4.73 The Association of Child Care Centres of NSW, along with other private-for-profit peak groups and providers, indicated that they considered that the fall in utilisation rates was primarily due to a lack of new enrolment in child care centres, particularly from August 1997. The reason put forward for this was that parents thought that child care fees had gone up in all types of child care centres. The Association stated that in fact, fees had not greatly increased in private centres but the media had exaggerated and overstated the impact of the Government's reforms to the child care sector. As a result it was estimated that private centres now had vacancies of approximately 30 per cent across Australia. [80] A representative of the Association of Child Care Centres noted:

I believe that we have been caught up in misleading media information and that it has affected our consumer confidence. That is not the only effect of the declining utilisation, though; government measures have also impacted. [81]

4.74 One private centre operator stated to the Committee:

Private centres indicated that they had undertaken advertising in order to overcome the public's perception that fees had risen in all child care services. [83]

4.75 In response to the concerns raised by private centres regarding the impact of the media, the Department indicated that it was concerned about inaccurate or incomplete media coverage of changes in child care funding, but there was no way of assessing the extent of the impact.

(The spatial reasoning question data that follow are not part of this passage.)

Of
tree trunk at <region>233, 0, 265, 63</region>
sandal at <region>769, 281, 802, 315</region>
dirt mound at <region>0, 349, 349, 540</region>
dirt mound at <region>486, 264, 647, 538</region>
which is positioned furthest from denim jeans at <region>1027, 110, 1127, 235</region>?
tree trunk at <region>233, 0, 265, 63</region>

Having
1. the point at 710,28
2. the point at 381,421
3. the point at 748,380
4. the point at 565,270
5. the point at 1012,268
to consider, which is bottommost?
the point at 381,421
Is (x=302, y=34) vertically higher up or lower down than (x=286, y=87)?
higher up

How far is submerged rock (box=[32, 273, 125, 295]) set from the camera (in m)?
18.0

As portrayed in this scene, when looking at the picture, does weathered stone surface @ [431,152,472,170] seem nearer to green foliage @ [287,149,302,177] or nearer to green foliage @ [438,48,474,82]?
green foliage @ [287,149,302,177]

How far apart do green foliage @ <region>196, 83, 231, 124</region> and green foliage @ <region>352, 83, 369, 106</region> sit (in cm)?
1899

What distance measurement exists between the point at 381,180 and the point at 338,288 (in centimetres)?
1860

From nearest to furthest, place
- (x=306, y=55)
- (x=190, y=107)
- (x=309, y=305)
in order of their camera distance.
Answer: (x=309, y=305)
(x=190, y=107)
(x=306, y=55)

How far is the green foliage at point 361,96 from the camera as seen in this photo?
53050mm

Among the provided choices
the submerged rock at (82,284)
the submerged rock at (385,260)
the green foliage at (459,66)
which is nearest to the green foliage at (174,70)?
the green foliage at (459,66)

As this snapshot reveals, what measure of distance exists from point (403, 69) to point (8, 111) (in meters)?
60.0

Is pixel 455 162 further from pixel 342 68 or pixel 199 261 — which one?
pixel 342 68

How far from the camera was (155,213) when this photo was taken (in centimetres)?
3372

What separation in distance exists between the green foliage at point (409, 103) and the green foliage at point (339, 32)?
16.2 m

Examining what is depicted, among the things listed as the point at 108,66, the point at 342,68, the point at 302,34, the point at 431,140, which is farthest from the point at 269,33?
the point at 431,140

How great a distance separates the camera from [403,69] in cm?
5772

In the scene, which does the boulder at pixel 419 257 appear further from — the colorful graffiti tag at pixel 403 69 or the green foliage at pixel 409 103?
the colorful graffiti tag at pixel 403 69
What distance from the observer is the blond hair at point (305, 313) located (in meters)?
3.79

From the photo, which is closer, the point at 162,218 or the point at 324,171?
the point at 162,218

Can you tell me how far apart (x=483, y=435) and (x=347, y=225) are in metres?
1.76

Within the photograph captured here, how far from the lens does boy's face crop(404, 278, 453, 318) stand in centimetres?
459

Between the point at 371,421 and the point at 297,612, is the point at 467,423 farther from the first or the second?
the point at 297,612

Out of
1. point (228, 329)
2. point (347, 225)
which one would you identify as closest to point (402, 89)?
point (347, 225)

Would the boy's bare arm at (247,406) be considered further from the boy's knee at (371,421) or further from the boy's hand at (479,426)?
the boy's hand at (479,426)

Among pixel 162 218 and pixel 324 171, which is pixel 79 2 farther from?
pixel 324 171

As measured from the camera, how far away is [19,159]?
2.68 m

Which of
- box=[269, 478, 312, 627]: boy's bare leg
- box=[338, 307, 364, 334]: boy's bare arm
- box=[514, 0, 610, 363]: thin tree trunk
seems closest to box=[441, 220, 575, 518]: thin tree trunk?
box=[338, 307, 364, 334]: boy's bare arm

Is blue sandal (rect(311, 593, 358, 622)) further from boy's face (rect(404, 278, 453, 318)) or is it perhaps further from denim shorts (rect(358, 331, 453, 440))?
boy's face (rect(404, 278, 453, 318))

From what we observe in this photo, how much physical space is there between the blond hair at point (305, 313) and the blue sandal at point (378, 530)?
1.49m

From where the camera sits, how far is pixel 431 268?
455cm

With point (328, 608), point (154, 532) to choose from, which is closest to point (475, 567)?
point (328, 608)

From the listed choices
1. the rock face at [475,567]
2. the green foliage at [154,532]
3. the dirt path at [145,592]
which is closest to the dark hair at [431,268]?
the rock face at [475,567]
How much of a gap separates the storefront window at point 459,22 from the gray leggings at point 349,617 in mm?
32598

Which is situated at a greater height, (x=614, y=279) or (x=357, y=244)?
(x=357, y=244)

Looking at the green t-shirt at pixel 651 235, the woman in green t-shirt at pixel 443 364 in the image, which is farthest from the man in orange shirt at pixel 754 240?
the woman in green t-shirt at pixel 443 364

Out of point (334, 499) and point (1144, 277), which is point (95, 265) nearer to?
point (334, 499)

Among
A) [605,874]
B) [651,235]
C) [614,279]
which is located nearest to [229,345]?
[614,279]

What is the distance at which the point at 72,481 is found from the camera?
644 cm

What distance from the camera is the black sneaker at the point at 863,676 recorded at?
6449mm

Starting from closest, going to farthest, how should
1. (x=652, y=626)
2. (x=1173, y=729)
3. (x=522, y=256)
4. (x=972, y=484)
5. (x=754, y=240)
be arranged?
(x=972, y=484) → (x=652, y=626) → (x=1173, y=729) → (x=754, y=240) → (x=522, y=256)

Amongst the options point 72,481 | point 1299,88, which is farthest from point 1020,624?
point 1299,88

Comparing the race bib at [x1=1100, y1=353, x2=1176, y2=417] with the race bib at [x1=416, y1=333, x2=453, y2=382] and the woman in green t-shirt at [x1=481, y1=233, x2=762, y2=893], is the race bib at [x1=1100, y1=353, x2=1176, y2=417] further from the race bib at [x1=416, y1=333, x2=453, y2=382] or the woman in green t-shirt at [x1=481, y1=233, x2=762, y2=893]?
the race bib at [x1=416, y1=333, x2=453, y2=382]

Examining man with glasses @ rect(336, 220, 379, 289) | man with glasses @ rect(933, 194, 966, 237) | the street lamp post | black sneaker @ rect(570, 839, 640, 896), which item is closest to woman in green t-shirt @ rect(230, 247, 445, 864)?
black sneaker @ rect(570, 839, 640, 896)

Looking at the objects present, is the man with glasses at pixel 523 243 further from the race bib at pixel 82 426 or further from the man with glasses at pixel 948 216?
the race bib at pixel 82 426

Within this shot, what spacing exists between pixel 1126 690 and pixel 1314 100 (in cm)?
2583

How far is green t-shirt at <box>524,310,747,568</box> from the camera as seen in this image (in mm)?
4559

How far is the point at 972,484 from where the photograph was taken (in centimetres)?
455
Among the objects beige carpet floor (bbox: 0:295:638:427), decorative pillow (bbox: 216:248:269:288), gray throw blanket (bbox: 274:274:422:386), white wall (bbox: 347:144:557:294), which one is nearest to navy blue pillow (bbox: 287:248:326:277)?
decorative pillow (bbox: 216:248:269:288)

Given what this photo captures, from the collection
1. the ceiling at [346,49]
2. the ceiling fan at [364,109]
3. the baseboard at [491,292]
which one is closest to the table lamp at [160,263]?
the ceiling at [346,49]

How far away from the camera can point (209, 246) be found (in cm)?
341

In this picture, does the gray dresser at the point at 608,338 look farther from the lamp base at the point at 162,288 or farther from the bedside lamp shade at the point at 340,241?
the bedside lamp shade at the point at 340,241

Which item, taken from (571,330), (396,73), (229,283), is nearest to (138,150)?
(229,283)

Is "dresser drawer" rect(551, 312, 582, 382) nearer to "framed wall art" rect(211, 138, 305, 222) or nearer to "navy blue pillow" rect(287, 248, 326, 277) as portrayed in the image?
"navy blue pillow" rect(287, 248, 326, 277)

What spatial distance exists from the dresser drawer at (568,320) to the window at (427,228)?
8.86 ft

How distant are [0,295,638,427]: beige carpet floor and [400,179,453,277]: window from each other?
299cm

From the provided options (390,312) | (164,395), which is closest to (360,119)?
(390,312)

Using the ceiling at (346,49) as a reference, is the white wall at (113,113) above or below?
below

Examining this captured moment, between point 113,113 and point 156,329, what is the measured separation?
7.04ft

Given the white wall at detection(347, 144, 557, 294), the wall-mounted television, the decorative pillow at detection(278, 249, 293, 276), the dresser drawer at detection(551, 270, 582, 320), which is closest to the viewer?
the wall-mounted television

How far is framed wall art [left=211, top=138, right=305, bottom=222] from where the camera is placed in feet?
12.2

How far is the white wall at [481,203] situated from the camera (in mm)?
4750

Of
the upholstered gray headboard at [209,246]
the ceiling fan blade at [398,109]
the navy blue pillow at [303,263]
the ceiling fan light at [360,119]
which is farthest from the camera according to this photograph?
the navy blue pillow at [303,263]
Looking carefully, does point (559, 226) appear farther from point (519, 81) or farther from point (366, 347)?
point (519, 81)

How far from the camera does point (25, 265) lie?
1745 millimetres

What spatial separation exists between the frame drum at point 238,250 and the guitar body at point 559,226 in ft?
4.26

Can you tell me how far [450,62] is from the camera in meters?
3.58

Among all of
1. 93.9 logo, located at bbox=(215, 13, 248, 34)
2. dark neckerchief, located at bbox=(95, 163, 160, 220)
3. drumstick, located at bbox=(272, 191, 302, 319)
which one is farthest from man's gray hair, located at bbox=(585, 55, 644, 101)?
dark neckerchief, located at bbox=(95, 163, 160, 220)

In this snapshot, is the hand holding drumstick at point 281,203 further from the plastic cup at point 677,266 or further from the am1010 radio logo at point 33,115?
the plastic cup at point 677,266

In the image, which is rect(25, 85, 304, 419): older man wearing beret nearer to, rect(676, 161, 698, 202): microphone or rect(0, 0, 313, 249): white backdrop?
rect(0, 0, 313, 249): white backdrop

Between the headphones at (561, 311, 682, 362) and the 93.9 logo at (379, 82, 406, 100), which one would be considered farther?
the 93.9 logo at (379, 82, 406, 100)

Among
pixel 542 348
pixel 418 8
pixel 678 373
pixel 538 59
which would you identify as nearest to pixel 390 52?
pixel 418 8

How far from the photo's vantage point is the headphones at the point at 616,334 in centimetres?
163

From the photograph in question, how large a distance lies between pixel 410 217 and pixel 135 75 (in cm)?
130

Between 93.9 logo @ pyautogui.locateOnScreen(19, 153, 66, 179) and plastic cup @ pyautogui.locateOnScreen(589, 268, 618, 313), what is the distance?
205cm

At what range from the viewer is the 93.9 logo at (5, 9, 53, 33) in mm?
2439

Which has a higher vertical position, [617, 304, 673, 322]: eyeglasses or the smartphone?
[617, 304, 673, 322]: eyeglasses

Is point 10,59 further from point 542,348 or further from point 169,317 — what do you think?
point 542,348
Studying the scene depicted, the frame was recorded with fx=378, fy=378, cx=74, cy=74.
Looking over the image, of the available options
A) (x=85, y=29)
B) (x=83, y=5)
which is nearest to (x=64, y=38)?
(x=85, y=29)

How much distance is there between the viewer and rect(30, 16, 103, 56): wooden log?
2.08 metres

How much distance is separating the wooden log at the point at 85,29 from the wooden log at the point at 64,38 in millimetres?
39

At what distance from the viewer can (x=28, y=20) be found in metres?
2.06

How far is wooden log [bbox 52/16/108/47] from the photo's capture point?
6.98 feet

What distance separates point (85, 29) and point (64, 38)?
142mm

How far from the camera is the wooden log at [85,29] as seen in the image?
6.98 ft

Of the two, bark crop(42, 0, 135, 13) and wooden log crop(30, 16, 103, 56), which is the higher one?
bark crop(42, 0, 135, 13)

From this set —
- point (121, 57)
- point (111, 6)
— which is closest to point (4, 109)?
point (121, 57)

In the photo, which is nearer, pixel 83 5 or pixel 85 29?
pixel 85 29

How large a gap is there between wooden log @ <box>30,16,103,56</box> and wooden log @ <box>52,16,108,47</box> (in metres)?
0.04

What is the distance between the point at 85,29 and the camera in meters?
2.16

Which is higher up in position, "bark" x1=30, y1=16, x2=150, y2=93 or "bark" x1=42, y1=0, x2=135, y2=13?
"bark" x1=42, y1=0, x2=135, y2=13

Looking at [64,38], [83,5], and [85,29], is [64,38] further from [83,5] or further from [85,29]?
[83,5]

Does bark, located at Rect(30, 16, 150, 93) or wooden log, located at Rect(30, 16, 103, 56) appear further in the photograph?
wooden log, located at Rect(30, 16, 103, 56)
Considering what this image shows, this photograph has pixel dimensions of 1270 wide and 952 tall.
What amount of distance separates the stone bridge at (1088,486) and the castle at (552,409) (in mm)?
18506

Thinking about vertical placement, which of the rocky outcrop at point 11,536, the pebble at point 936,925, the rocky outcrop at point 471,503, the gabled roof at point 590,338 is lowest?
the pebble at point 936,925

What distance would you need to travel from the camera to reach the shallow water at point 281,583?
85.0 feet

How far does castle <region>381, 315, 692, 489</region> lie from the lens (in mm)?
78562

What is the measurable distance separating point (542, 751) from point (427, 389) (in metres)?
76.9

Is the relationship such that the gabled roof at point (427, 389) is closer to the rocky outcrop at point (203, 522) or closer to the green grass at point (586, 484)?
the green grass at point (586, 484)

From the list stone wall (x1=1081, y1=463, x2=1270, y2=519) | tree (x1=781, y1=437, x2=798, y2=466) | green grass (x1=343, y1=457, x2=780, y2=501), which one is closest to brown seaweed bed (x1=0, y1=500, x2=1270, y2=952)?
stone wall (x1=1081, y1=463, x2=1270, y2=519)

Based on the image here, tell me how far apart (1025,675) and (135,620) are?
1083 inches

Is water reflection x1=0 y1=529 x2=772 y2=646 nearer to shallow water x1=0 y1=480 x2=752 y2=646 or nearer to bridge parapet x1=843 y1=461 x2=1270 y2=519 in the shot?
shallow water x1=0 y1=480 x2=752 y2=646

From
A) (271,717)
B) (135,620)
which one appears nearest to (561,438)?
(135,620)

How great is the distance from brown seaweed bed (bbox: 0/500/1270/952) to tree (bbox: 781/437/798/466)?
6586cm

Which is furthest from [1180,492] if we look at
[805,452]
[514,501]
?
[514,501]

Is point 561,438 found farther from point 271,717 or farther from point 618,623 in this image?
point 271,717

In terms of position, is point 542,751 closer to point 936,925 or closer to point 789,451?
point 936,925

4.76 The Department also pointed to a number of factors that it considered were impacting on utilisation rates. It noted that between the 1995 and 1997 Census of Child Care, the number of children in long day care centres increased by about 17 per cent and the number of Childcare Assistance hours paid to centres had increased by about 10 per cent. However, some services were still struggling. A major factor contributing to this has been the growth in supply of child care places since the early 1990s. In particular, there had been a significant increase in private centre places, a 58 per cent increase, between 1994 and 1996 which far exceeded the demand for them. At the same time, the number of 0-4 year olds in the population declined. [84]

4.77 The Department indicated that the problem of oversupply was particularly prevalent in Queensland where, between December 1991 and December 1997, private long day care places had nearly quadrupled (from 11,658 placed in 1991 to 46,380 places in 1997) which represented 36 per cent of the increase in places Australia wide during that period. [85] The Department noted that Queensland is the only state in Australia that has no high need areas for child care centres, because of the over supply. [86] Evidence from Queensland child care providers supported the Department's concern about the over supply of places in Queensland and impact on utilisation.

Table 4.2: Proportion of growth in long day care places by State and Territories from 31 December 1991 to 31 December 1997

State NSW VIC QLD SA WA TAS NT ACT AUST
Proportion of Growth 31% 19% 36% 4% 9% 1% 0% 1% 100%

Source: Submission No.894, Revised Appendix 4, DHFS.

4.78 The Department noted that improved planning is an important part of the Government's changes to child care. The new National Planning System will provide an `integrated approach to child care planning and help address the long standing problem of uneven supply of child care services'. The system will ensure that poorly serviced areas and geographically disadvantaged areas will be given priority for Government funding. [87]

4.79 Under the new arrangements, over the next four years funding for 83,000 (44,000 private and 39,000 community-based) additional places has been allocated. As a result, approximately 140,000 additional children will have access to care. In 1998 and 1999 new centre places eligible for Childcare Assistance will be restricted to 7,000 places a year. These places are in addition to existing commitments for new centre places to be established with capital assistance.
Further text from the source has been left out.